• Passage given:
=-=-=-=-=

That first melodica’s not in the moving box; it’s back at the family homeplace in Kenner. What is here, though, is a hand-painted relic from the next chapter in Jon Batiste’s melodica odyssey—“the era of the subway,” as he puts it. He brings it to his lips and pipes out a quick bluesy run. Festooned with his name amid black and lime-green patterns painted by a friend, the thirty- two-key Hohner model is emblematic of Batiste’s near-constant sidearm when he was studying piano at Juilliard by day and—on street corners and in subways and jazz clubs—mastering the melodica by night.

photo: Winnie Au
Batiste at the piano, topped with awards including his Golden Globe for Soul.

Melodicas can be played in one of two ways. The first is to blow into a long plastic tube connected to the instrument, which can be set level with the keyboard visible to the player and with both of his or her hands free to navigate it. The effect is something like a musical hookah pipe. The second way—Jon’s—is to eschew the tubing and blow it like a trumpet, fingering the keys with one’s right hand while—if you’re Jon Batiste—dancing, discoing, duckwalking, and otherwise distributing the groove throughout your entire body. The sound a melodica produces is reedy and expressive, similar to a harmonica but without so much of the overtones and glissandi—like a harmonica played with uncanny precision. 

It’s not entirely unknown in popular music. The late Augustus Pablo introduced it to reggae and dub in the 1970s. Steely Dan’s Donald Fagen toots one on occasion. Stevie Wonder told Batiste he used to play one but didn’t like the way it clogged with saliva (melodicas do require draining). But like its cousins the harmonica and the accordion, the instrument often gets seated at the kids’ table—scorned as an unserious folk instrument or, worse yet, as a toy. Suffice it to say that it wasn’t what you wanted to go around playing nonstop in the very serious halls of Juilliard, even if the cafeteria ladies loved it so much that they rewarded you with free food.

=-=-=-=-=

• Information provided:
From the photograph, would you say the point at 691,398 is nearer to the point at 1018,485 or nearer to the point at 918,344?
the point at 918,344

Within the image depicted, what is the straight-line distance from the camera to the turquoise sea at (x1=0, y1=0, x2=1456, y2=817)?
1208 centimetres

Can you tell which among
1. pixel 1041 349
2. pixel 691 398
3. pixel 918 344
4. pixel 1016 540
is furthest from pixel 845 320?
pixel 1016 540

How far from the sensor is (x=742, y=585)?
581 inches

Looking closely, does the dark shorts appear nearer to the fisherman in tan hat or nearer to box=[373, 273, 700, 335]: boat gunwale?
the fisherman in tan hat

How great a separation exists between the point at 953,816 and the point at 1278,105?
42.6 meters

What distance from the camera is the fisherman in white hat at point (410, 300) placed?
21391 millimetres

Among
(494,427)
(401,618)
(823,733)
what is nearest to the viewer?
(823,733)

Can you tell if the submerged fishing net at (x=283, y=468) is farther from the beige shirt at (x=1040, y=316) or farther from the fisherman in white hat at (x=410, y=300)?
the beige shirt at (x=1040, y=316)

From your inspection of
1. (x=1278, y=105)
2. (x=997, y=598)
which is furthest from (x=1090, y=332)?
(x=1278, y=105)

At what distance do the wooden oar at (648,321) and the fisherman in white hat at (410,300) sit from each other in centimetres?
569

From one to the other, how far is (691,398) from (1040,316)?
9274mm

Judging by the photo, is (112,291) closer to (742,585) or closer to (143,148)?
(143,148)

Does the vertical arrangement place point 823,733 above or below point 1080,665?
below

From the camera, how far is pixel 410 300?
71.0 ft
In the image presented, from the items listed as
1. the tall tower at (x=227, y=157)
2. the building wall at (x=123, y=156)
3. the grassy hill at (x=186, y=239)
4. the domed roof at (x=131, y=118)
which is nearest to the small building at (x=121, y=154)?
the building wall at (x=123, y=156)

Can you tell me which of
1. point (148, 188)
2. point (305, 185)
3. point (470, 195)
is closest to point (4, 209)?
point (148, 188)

=-=-=-=-=

• What is needed: Copy out the passage above about Jon Batiste and the melodica in full, word for word.

• Task result:
That first melodica’s not in the moving box; it’s back at the family homeplace in Kenner. What is here, though, is a hand-painted relic from the next chapter in Jon Batiste’s melodica odyssey—“the era of the subway,” as he puts it. He brings it to his lips and pipes out a quick bluesy run. Festooned with his name amid black and lime-green patterns painted by a friend, the thirty- two-key Hohner model is emblematic of Batiste’s near-constant sidearm when he was studying piano at Juilliard by day and—on street corners and in subways and jazz clubs—mastering the melodica by night.

photo: Winnie Au
Batiste at the piano, topped with awards including his Golden Globe for Soul.

Melodicas can be played in one of two ways. The first is to blow into a long plastic tube connected to the instrument, which can be set level with the keyboard visible to the player and with both of his or her hands free to navigate it. The effect is something like a musical hookah pipe. The second way—Jon’s—is to eschew the tubing and blow it like a trumpet, fingering the keys with one’s right hand while—if you’re Jon Batiste—dancing, discoing, duckwalking, and otherwise distributing the groove throughout your entire body. The sound a melodica produces is reedy and expressive, similar to a harmonica but without so much of the overtones and glissandi—like a harmonica played with uncanny precision. 

It’s not entirely unknown in popular music. The late Augustus Pablo introduced it to reggae and dub in the 1970s. Steely Dan’s Donald Fagen toots one on occasion. Stevie Wonder told Batiste he used to play one but didn’t like the way it clogged with saliva (melodicas do require draining). But like its cousins the harmonica and the accordion, the instrument often gets seated at the kids’ table—scorned as an unserious folk instrument or, worse yet, as a toy. Suffice it to say that it wasn’t what you wanted to go around playing nonstop in the very serious halls of Juilliard, even if the cafeteria ladies loved it so much that they rewarded you with free food.